- Film poster
- Directed by: Dale Hildebrand
- Written by: Charly Chiarelli Dale Hildebrand
- Produced by: Chris Gunther Dale Hildebrand
- Starring: Charly Chiarelli Burt Young Nick Mancuso Rossella Brescia
- Cinematography: Johnny Askwith
- Edited by: Dale Hildebrand
- Music by: Claudio Vena
- Production company: Lemon Grove Motion Pictures
- Release date: June 16, 2018 (ICFF);
- Running time: 89 minutes
- Country: Canada
- Language: English

= Road to the Lemon Grove =

Road to the Lemon Grove is a 2018 Canadian comedy-drama film, directed by Dale Hildebrand.

==Plot==

The film stars Charly Chiarelli in a dual role as Antonio Contatini, an elderly man who has died but is stuck in limbo as his earthly mission is not yet completed, and Calogero Contatini, Antonio's son who is part of the family feud that is preventing Antonio's admission to heaven. Calogero is undertaking a road trip to scatter Antonio's ashes at the family-owned lemon grove in Racalmuto; however, his brother Vincenzo (Burt Young) wants to sell the grove to the developers of an amusement park, and dispatches Guido (Nick Mancuso) to try to stop Calogero.
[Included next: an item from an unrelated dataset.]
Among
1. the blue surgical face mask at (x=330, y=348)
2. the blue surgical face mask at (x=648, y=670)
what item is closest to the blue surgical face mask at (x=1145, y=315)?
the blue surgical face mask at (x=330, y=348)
The film's cast also includes Loreena McKennitt as the voice of God.

==Release==

The film premiered at Toronto's Italian Contemporary Film Festival in 2018, before going into commercial release in August 2019.

==Awards==
Steven Sangster received a Canadian Screen Award nomination for Best Visual Effects at the 8th Canadian Screen Awards in 2020.